The Pirates reached into the farm system and promoted top prospect Gerrit Cole who made his initial start June 11th, beating the Giants 8-2 at PNC Park. Cole finished the season 10-7 with a 3.22 ERA and a 1.168 WHIP.
Starling Marte injured his hand during a 4-2 August loss to the Diamondbacks while in the midst of hitting .282 with a .343 OBP. He was also third in the NL with 35 stolen bases.
In stepped the much maligned Jose Tabata who hit .318 in that month and then .315 in September with OPS marks of .851 and .844.
Pirates closer Jason Grilli left the team’s 6-5 win over the Nationals July 22nd when he experienced tightness in his right forearm. Grill and his 30 saves wouldn’t see the field again until September 4th.
Mark Melancon stepped in and up to record 16 saves the rest of the way and Tony Watson stepped into the eighth inning setup role.
Pedro Alvarez was coming off a 36 home run 2013 season which tied for the league league with Arizona’s Paul Goldschmidt. That was the follow up ot a 30 homer season in 2012. It looked as if the former first round pick was developing into that middle of the order bat the Pirates thought him to be.
Then he forgot how to throw the ball across the infield.
Rather than relive that nightmare, let’s just say that the Pirates turned to super utility man Josh Harrison, who stepped in at third base and delivered a breakout .315/.347/.490/.837 while manning that spot for 68 games. Included in that mix was a .327 average in September when the Pirates went 17-9, securing the first Wild Card slot.
The Pirates rotation, plagued by a combination of injury and ineffectiveness at times, emplyed seven pitchers who made at least ten starts. Included in that mix was Vance Worley who in 17 starts compiled a 2.85 ERA to go with a 1.211 WHIP.
Gregory Polanco was expected to take the reins in right field after posting a AAA line of .325/.385/.495/.880. However, after a torrid start he saw his average dip to to .240 by the end of August to go with a paltry .657 OPS.
No Polanco? No problem.
In stepped Travis Snider who put up a line of .273/.377/.500/.877 in September along with three home runs.
Jordy Mercer was lost to the team for five weeks after an infield collision with Brewers outfielder Carlos Gomez. Clint Hurdle used a combination of Jung Ho Kang, Sean Rodriguez and Pedro Florimon to cover the at bats at third and short. Rodriguez in particular shined with an August line of .349/.391/.419/.810.
Of course Jung Ho Kang was lost for the season after suffering a severe knee injury in a collision with th Cubs Chris Coghlin. After dropping the next four games, the team regrouped to win eleven of the final fifteen to hold off the Cubs and host their third straught Wild Card game.

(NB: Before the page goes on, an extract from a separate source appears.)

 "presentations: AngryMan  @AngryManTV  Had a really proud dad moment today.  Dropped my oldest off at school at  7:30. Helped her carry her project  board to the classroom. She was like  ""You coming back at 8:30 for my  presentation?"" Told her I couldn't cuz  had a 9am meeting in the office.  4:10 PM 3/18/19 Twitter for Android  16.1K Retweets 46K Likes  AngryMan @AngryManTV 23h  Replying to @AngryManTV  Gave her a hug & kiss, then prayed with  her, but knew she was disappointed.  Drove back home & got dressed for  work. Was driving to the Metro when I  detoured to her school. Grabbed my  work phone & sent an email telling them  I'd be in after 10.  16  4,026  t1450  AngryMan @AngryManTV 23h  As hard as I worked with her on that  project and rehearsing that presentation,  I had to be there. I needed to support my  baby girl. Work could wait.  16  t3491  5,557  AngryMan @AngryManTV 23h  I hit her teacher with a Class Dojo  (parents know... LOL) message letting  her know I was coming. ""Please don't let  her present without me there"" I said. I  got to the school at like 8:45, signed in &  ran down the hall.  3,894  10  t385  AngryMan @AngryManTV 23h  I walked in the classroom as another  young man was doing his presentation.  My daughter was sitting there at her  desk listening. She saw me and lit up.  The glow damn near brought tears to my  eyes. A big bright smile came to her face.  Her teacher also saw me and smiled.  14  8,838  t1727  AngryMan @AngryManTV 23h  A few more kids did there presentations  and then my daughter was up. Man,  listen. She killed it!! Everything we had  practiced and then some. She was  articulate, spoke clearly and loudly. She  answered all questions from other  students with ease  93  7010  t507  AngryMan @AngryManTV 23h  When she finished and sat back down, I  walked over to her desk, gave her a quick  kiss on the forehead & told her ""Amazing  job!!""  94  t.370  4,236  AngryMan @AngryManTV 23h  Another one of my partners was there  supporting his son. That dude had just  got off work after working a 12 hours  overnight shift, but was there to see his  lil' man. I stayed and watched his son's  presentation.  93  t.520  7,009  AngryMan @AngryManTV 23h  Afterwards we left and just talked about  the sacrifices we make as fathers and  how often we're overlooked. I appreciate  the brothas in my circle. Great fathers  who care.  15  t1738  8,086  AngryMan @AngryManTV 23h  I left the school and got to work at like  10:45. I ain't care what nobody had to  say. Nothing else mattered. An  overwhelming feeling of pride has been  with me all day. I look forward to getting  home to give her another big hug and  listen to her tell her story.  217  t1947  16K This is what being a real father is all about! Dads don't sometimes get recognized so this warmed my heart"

So, obviously things didn’t go as planned or anything close to it for those three consecutive playoff teams. But the team had the depth to carry through and carry the day.
Pretty big come from behind win for the Pirates last night as the beat the Padres 10-6. Combined with losses by the Cubs and Cardinals, they continue to hang around and are 4.5 games back.